* HOW TO COMPLETE THIS TASK
Pick out each line of the records that includes the string "Tanzania", and copy it.

[[ RAW DATA, beginning ]]

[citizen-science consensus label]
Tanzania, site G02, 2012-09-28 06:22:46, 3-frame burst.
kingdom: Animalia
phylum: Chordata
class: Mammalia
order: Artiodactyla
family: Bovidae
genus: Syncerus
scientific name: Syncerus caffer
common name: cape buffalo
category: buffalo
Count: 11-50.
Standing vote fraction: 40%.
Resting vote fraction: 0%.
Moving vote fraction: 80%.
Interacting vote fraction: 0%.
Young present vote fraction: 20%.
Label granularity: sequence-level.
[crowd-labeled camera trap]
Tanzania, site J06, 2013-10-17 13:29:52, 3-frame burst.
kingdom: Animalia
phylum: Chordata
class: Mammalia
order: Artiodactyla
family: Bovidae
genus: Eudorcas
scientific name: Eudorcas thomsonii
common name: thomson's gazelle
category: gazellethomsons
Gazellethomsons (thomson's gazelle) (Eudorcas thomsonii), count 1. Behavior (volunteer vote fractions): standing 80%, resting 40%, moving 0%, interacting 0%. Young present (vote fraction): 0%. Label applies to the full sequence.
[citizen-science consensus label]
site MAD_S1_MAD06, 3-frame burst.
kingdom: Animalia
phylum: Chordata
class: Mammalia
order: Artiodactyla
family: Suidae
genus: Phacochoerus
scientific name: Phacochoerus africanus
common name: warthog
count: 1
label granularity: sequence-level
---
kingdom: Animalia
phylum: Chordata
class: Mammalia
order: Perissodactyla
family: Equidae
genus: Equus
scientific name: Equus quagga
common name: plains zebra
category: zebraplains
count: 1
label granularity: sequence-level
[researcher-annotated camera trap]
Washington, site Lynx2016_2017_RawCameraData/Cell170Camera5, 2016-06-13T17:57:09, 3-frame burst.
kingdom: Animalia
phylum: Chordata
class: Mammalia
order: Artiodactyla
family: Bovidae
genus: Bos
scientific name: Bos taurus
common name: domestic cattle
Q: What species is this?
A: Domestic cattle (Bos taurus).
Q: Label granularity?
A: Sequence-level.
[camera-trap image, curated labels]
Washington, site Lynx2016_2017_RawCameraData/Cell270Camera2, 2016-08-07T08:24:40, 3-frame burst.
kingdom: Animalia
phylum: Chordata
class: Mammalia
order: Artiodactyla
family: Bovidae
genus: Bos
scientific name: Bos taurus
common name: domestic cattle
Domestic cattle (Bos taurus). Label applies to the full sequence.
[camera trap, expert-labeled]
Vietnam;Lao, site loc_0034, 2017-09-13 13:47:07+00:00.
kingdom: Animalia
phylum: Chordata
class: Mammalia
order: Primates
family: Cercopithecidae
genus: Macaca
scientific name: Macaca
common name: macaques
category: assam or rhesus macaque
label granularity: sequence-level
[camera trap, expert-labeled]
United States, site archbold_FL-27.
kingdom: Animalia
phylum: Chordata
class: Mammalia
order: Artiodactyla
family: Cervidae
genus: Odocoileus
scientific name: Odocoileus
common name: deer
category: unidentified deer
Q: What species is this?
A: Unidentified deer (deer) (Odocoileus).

[[ RAW DATA, end ]]

* ANSWER TO THIS PROBLEM
Tanzania, site G02, 2012-09-28 06:22:46, 3-frame burst.
Tanzania, site J06, 2013-10-17 13:29:52, 3-frame burst.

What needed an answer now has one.